It was the perfect distraction.

“I love grilled cheese,” my mom said.

We went into the kitchen.

And as I watched her take the bread

and the cheese

and the butter

out of the refrigerator

I decided

that I never wanted to see

another fancy scarf

again.

The next Sunday,

as my mom was leaving to visit her aunt,

my dad came into my room.

“Guess who I just saw in the lobby?” he asked.

He looked very happy.

I couldn't think of a neighbor

who would make him so happy.

So I said,

“Jorge Posada?”

Jorge Posada is a New York Yankees baseball player.

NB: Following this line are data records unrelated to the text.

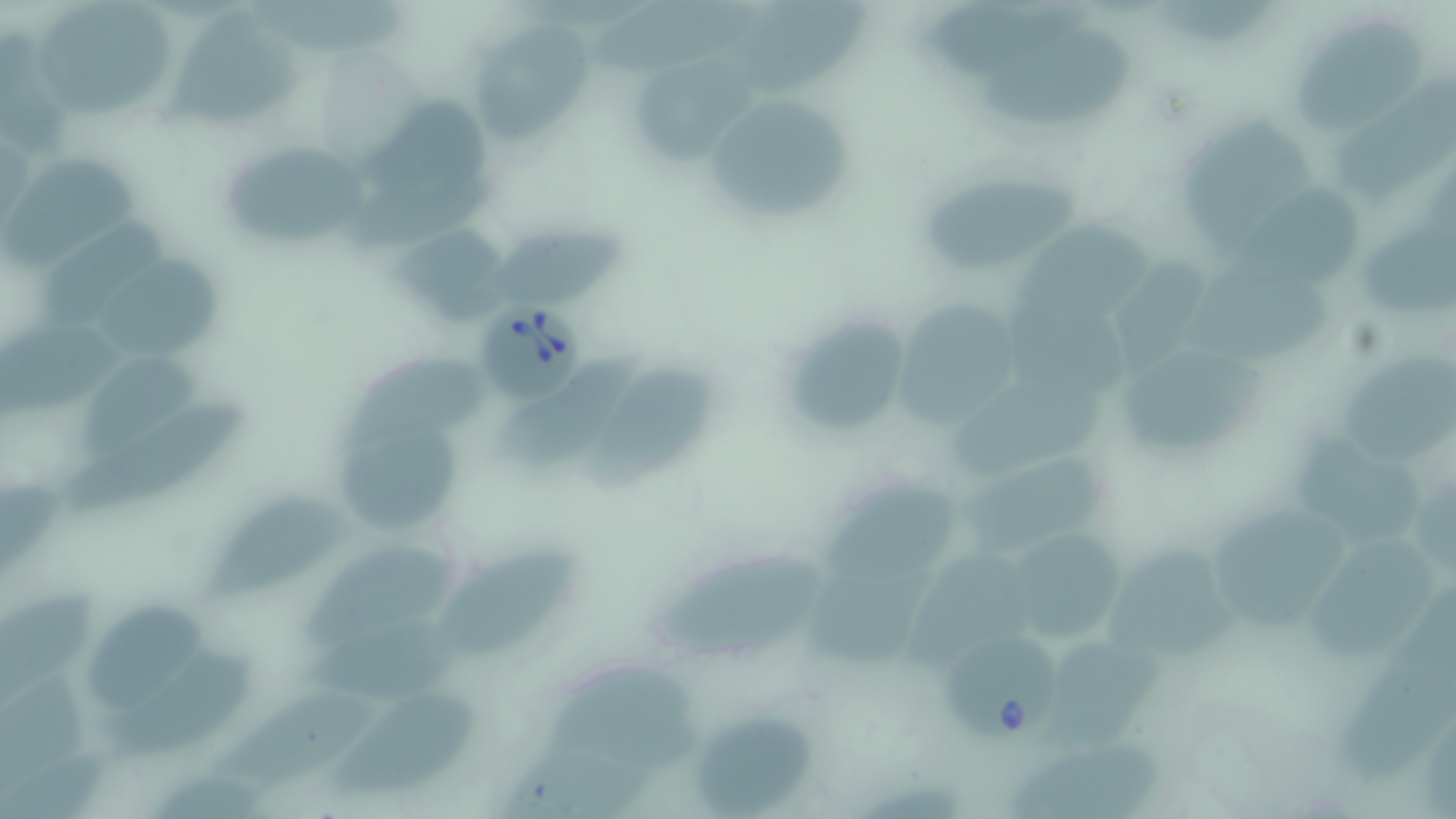
Approximate bounding boxes as [x1, y1, x2, y2] in pixels.
Uninfected red blood cells: [256, 0, 414, 61], [589, 0, 753, 81], [1169, 0, 1274, 44], [731, 2, 870, 98], [926, 3, 1090, 81], [46, 6, 176, 128], [174, 18, 310, 125], [1299, 21, 1433, 128], [1, 29, 76, 157], [989, 29, 1144, 129], [485, 34, 597, 144], [635, 56, 755, 164], [1334, 82, 1455, 210], [713, 88, 857, 219], [362, 89, 499, 188], [1181, 117, 1311, 261], [225, 135, 370, 234], [5, 155, 135, 262], [925, 172, 1090, 271], [354, 175, 509, 247], [1241, 194, 1358, 270], [43, 216, 174, 324], [1034, 216, 1157, 302], [492, 220, 634, 302], [370, 226, 485, 313], [1362, 232, 1455, 316], [113, 258, 229, 347], [1126, 258, 1219, 361], [1200, 278, 1333, 357], [1016, 287, 1141, 399], [904, 304, 1012, 430], [3, 313, 149, 418], [798, 317, 906, 430], [515, 351, 650, 458], [1345, 352, 1456, 462], [1130, 354, 1266, 455], [82, 357, 205, 447], [342, 360, 493, 448], [587, 367, 723, 493], [957, 381, 1101, 474], [76, 396, 247, 501], [343, 420, 477, 519], [1295, 434, 1412, 541], [980, 455, 1114, 557], [1, 477, 67, 577], [828, 485, 967, 574], [1409, 490, 1451, 569], [208, 497, 350, 595], [1217, 511, 1347, 635], [1024, 523, 1125, 629], [1321, 536, 1436, 654], [316, 537, 467, 639], [436, 542, 576, 651], [1114, 545, 1241, 639], [656, 553, 826, 654], [912, 560, 1018, 664], [806, 566, 917, 667], [3, 586, 102, 699], [1334, 596, 1456, 782], [96, 605, 208, 696], [1058, 621, 1169, 731], [312, 623, 487, 688], [114, 651, 257, 758], [551, 662, 693, 758], [3, 672, 94, 792], [342, 679, 483, 789], [224, 683, 386, 767], [692, 714, 820, 816], [1011, 738, 1173, 817], [503, 749, 652, 817], [0, 751, 105, 818], [149, 763, 259, 819].

Summary:
  - Babesia divergens-infected red blood cell locations: [480, 299, 586, 404], [945, 632, 1064, 742]
  - Slide-level diagnosis: Babesia divergens
  - Field of view: single
  - Magnification: 1000x
  - Modality: optical microscopy
  - Stain: May-Grünwald-Giemsa
  - Image size: 1456×819 pixels
  - Preparation: thin blood film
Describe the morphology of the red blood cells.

My dad loves Jorge Posada.

My dad laughed.

“It wasn't Jorge,” he said.

“Then who?” I asked.

“Agnes,” he said.

“From the apartment upstairs.

She was there with her mom.

I invited her to come play with you.

And she's coming!”

My mouth dropped open

and I sat straight up

and I started shaking my hands at my dad.

“I don't like Agnes from upstairs!” I said.

“You don't?” he said.

He didn't look happy anymore.

“No!” I said.

“I don't!”

Agnes from upstairs is scary.

She never talks to me.

Or smiles.

And one time,

in the lobby,

near the doorman's desk,

she jumped on her brother

and they both fell on my feet

and I tripped over them

and landed hard on my arm.

Bibi was there.

She helped us up

and fussed at them.

“You see all these people,” she said,

wagging her finger at them.

“You can't be so wild.”

Then she brought Agnes and her brother to their dad

and took me upstairs

and put ice in a bag

and laid a towel on my arm

and held the ice

on the towel

on my arm

for a good long time.

I liked sitting there,

with Bibi holding ice on my arm.

So I never told her

that before she even started

my arm was feeling fine.

I said to my dad,

“I don't want to play with Agnes.”

“But your friend Pearl is away,”

he said.

“So many of your friends are away.

And I want you to have fun.

Summer is supposed to be fun.”

“Agnes is not fun,” I said.

“Oh dear,” my dad said. “I'm not sure what to do.”

He looked worried.

“Call her mom,” I said.

“Tell them not to come.”

“But Agnes might feel very hurt,” my dad said.

I glared at him.

He still looked worried.

Finally I said,

“If Agnes is coming over,

you have to stay with me.

The
whole
time.”

“I will,” he said. “I promise.”

A little while later the doorbell rang.

Agnes was there with her mom.

“We should do this all the time!”

her mom said.

Agnes didn't say anything.

I didn't say anything.

“Come in!”

my dad said.

“Come in!”

So Agnes came in.

“I'm right upstairs if you need me!”

her mom said.

Then she left.

“Have a seat, you two!”

my dad said.

“Have a seat!”

I pulled on his arm.

“Stop saying everything twice,”

I whispered.

“Oh!”

he whispered back.

“Sorry!”

We all sat down on the couch.

“Aren't you both eight?”

my dad asked.

“No!” I said.

Agnes still didn't say anything.

“She's nine,” I said.

“So you've already been through third grade!”

my dad said.

“How perfect!

Eleanor is starting third grade soon.

You can tell us all about it.”

He waited.

We both waited.

Finally Agnes said,

“It's okay.”

“Do you write any stories in third grade?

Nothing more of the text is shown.